Bloco de texto ->
:::::

24. As alterações/aditamentos ao caderno de encargos assim como as alterações de ordem estrutural na própria obra solicitadas pelo Exequente ao Ordenador foram as seguintes: criação de uma lavandaria externa; execução de obras para aplicação de um novo portão no alçado lateral direito; construção de uma piscina dentro da área atribuída ou correspondente à moradia; realização de diversos trabalhos para colocação da tubagem necessária para a aplicação da domótica: criação de estruturas para aplicação do sistema de alarme; construção de uma nova dispensa no interior da moradia; demora na escolha do material a aplicar - ( art. 48º ). 

                       

25. Todas e cada uma das alterações mencionadas em 24) foram solicitadas à CC em data anterior ao accionamento da garantia bancária ocorrido em 2 de Março de 2011 por muito que, para as concretizar, o trabalhos se tenham também concretizado nos meses de Março, Abril, Maio e Junho - ( art. 49º ).

                       

26. O atraso no início da obra se ficou a dever à morosidade na obtenção da licença de construção por parte da Câmara Municipal da Trofa, apesar da CC Lda. ter tomado as diligências necessárias e convenientes para o efeito  - ( art. 50º ).

                       

27. A própria licença de utilização da fracção prometida vender e objecto do contrato de permuta, por se inserir num empreendimento em regime de propriedade horizontal, só seria emitida pela Câmara Municipal da Trofa quando todas as fracções e as partes comuns estivessem concluídas  - ( art. 51º ).

                       

28. Como forma de sustentar a alegada diferença entre a descrição da obra no caderno de encargos inicial e adjacente ao contrato de permuta e o que há data de Julho de 2011 estava edificado, a CC Lda. enviou ao Banco a planta que atesta o que havia sido projectado e fotografias que comprovam o que foi alterado, cfr. teores de fls. 59 a 72 que aqui se dão por integralmente reproduzidos para todos os efeitos legais ( art. 52º ).

:::::

Conteúdo dos dados ->
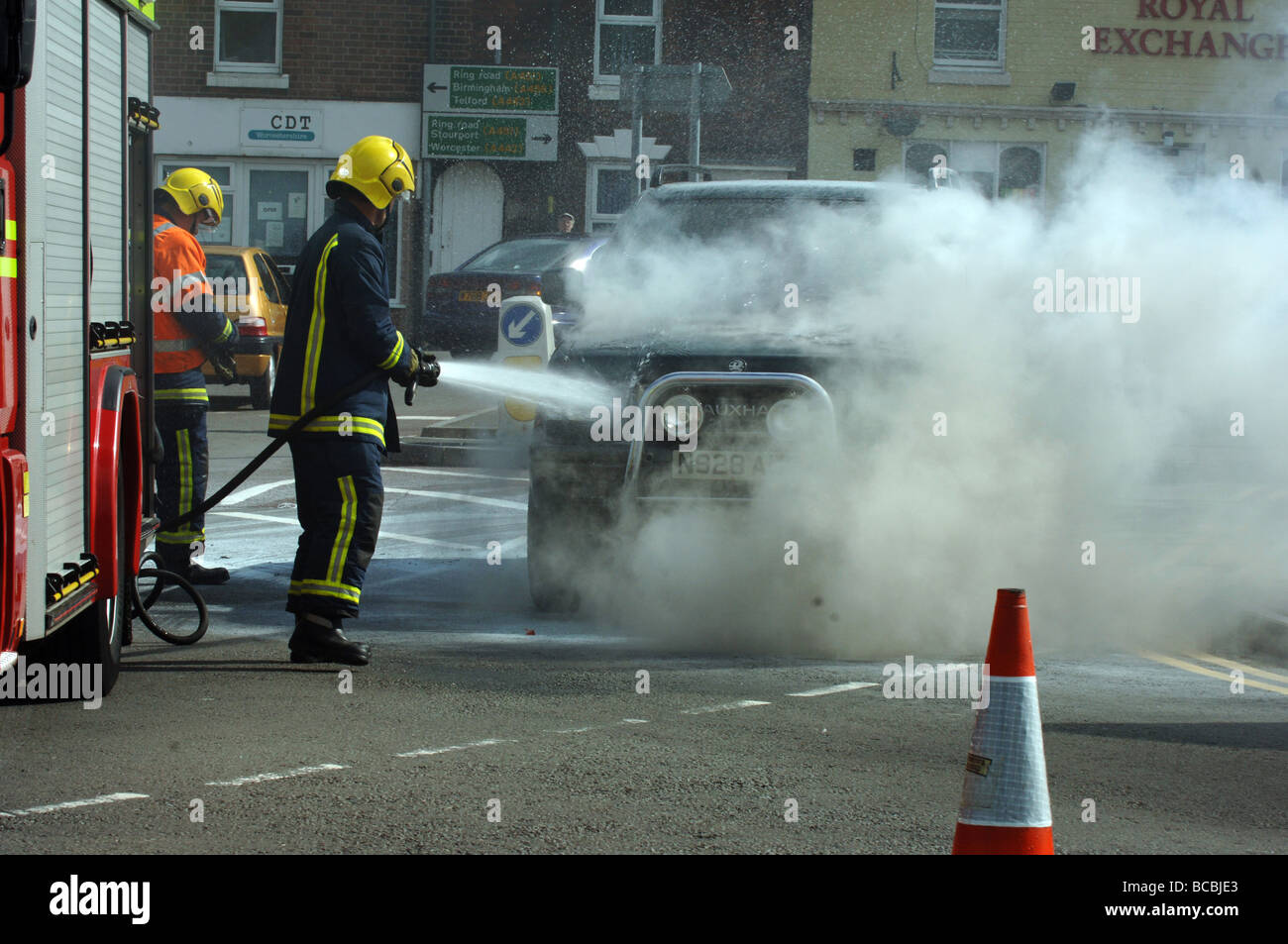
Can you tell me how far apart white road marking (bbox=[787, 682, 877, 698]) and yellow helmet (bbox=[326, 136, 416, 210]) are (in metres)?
2.42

:::::

Objetivos ->
a) Edite o trecho do bloco de texto começando em "27. A própria" e seguindo até "art. 51º ).", trocando "licença de utilização" por "licença de habitação".
b) Responda com base no bloco de texto:
(i) Em que data ocorreu o accionamento da garantia bancária?
(ii) A que se deveu o atraso no início da obra?
(iii) O que a CC Lda. enviou ao Banco?
Os dados não têm qualquer relação com o bloco de texto.

Soluções das tarefas ->
a)
27. A própria licença de habitação da fracção prometida vender e objecto do contrato de permuta, por se inserir num empreendimento em regime de propriedade horizontal, só seria emitida pela Câmara Municipal da Trofa quando todas as fracções e as partes comuns estivessem concluídas  - ( art. 51º ).

b)
(i) Em 2 de Março de 2011.
(ii) À morosidade na obtenção da licença de construção por parte da Câmara Municipal da Trofa.
(iii) A planta que atesta o que havia sido projectado e fotografias que comprovam o que foi alterado.